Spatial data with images

========

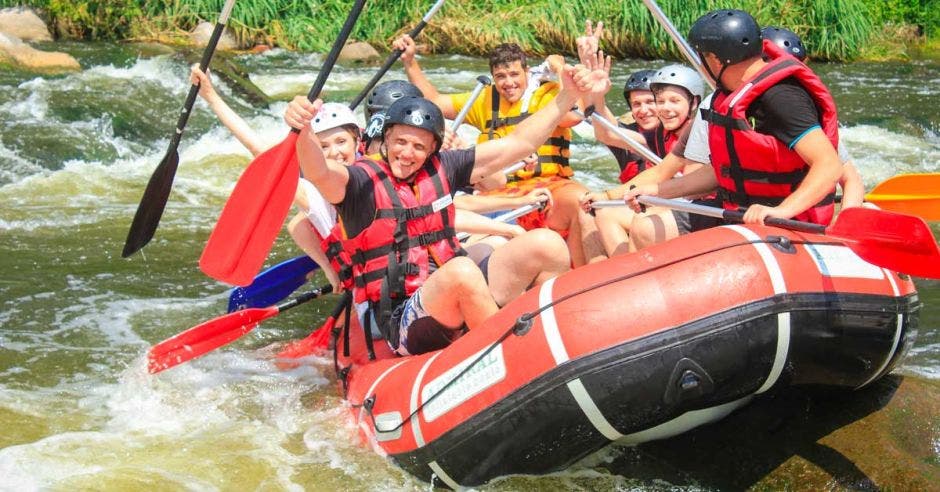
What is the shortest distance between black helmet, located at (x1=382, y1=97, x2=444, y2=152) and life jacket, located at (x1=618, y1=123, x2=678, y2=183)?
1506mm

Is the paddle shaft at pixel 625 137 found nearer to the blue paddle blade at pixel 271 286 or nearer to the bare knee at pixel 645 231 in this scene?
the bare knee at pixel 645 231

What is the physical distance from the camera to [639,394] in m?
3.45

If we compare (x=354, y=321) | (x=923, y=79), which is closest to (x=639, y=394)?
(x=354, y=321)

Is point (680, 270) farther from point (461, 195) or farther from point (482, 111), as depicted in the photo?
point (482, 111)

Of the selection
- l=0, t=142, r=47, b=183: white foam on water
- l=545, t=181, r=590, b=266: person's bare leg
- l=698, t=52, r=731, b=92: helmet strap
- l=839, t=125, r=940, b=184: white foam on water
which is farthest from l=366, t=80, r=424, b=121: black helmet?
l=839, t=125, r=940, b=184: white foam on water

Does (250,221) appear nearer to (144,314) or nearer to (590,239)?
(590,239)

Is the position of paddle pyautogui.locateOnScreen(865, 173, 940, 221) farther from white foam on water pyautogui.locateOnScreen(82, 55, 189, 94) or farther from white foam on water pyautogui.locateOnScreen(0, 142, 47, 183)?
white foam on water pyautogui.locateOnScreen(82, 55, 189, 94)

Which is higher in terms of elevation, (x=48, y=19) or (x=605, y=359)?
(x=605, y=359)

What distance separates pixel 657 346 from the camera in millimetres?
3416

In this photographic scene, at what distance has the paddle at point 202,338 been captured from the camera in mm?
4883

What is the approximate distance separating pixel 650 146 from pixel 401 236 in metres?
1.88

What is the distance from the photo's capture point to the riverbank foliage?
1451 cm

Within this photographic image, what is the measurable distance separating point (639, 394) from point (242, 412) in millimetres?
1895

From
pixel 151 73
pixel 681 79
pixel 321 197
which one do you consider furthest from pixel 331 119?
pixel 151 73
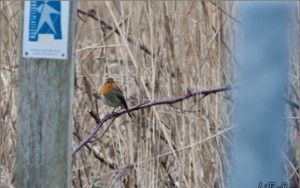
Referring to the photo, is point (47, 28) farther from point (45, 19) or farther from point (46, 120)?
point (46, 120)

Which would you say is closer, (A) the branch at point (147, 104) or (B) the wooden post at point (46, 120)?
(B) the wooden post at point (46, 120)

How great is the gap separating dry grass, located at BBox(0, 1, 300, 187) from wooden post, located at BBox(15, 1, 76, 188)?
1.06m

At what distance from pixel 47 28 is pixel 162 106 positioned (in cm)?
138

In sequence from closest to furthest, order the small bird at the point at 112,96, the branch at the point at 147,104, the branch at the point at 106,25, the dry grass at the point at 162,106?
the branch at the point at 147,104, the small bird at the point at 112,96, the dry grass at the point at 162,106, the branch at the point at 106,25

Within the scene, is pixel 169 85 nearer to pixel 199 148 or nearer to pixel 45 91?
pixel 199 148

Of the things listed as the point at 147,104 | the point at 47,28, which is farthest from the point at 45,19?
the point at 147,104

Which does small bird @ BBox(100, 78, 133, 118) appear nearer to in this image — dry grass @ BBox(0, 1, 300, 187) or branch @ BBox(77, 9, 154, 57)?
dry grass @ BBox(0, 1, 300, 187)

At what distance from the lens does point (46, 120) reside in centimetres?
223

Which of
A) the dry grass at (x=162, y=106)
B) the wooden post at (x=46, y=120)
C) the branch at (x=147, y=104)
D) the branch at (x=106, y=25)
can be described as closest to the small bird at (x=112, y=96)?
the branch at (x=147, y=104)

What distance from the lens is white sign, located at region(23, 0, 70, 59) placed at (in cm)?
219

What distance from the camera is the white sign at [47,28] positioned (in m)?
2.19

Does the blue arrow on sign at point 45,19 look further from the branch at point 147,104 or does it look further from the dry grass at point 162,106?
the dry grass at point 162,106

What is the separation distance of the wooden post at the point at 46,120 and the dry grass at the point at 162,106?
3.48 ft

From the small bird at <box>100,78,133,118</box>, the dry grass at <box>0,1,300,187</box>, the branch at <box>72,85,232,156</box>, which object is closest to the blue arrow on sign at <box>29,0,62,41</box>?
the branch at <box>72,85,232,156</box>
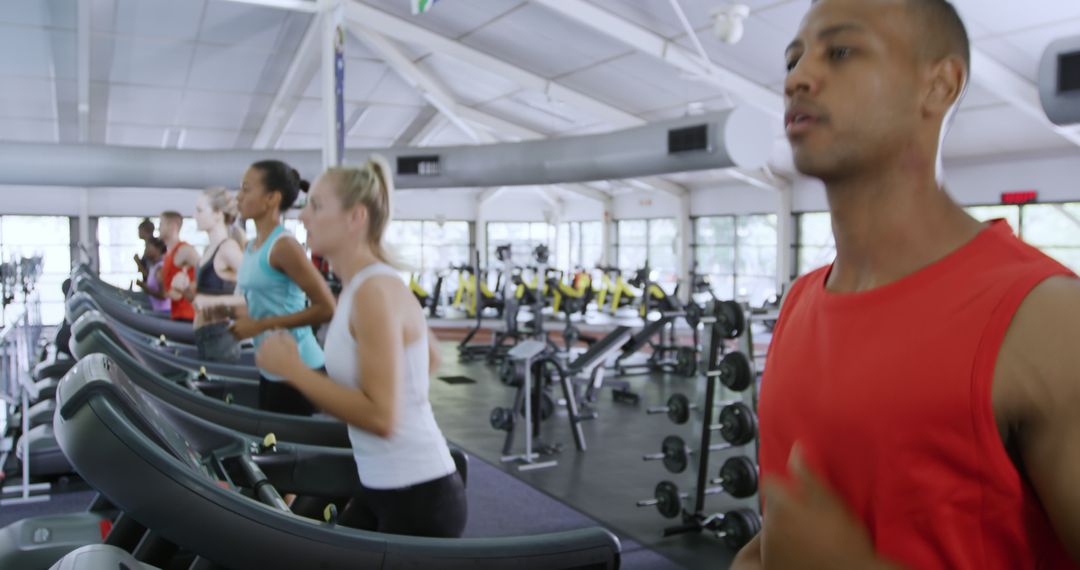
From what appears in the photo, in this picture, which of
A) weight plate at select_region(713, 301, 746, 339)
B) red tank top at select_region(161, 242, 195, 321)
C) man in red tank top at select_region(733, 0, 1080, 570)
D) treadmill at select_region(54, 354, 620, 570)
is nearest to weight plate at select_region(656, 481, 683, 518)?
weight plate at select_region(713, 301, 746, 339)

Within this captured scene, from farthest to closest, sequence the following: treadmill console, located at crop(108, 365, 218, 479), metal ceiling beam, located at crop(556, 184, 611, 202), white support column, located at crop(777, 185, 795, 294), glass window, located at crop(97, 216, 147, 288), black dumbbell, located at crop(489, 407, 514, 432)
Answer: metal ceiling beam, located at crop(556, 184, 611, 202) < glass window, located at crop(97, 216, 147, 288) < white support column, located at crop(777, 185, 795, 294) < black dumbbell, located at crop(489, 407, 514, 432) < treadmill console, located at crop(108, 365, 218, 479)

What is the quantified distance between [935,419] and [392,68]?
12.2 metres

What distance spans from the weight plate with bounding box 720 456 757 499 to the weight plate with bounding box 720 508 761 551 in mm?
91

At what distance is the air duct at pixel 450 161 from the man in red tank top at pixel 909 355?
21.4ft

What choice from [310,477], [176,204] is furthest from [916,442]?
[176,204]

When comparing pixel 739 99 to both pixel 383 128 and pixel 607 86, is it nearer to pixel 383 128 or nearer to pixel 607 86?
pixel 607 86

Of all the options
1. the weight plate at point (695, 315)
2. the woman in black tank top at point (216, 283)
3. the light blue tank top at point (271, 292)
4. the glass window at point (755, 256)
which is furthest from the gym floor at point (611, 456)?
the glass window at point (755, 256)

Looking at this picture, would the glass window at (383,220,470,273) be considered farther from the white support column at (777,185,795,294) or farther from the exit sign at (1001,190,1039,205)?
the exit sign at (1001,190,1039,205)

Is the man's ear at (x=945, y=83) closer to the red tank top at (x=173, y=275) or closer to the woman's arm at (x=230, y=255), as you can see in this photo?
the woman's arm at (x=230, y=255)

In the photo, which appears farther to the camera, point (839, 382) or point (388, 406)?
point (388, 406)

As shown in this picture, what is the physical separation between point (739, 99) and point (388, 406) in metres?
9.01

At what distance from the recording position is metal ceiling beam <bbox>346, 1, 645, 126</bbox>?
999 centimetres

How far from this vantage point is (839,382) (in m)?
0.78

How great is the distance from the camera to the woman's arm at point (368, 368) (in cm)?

========

→ **PROBLEM TO SOLVE**
Copy the listing word for word, starting at the line that contains "What choice from" and continuing through to the end of the listing.

→ **WRITTEN RESPONSE**
What choice from [310,477], [176,204] is furthest from [916,442]?
[176,204]

When comparing pixel 739 99 to both pixel 383 128 and pixel 607 86, is it nearer to pixel 383 128 or nearer to pixel 607 86?
pixel 607 86

Of all the options
1. the weight plate at point (695, 315)
2. the woman in black tank top at point (216, 283)
3. the light blue tank top at point (271, 292)
4. the glass window at point (755, 256)
which is furthest from the gym floor at point (611, 456)?
the glass window at point (755, 256)

Looking at this picture, would the glass window at (383,220,470,273) be considered farther from the white support column at (777,185,795,294) or farther from the exit sign at (1001,190,1039,205)?
the exit sign at (1001,190,1039,205)

Is the man's ear at (x=945, y=83) closer to the red tank top at (x=173, y=275) or closer to the woman's arm at (x=230, y=255), as you can see in this photo?
the woman's arm at (x=230, y=255)

In the photo, which appears farther to the camera, point (839, 382) or point (388, 406)?
point (388, 406)

As shown in this picture, what is the physical separation between point (739, 99) and point (388, 406) in metres?
9.01

At what distance from the recording position is metal ceiling beam <bbox>346, 1, 645, 126</bbox>?
999 centimetres

How far from this vantage point is (839,382) (in m)?
0.78

How great is the distance from the camera to the woman's arm at point (368, 368) (in cm)?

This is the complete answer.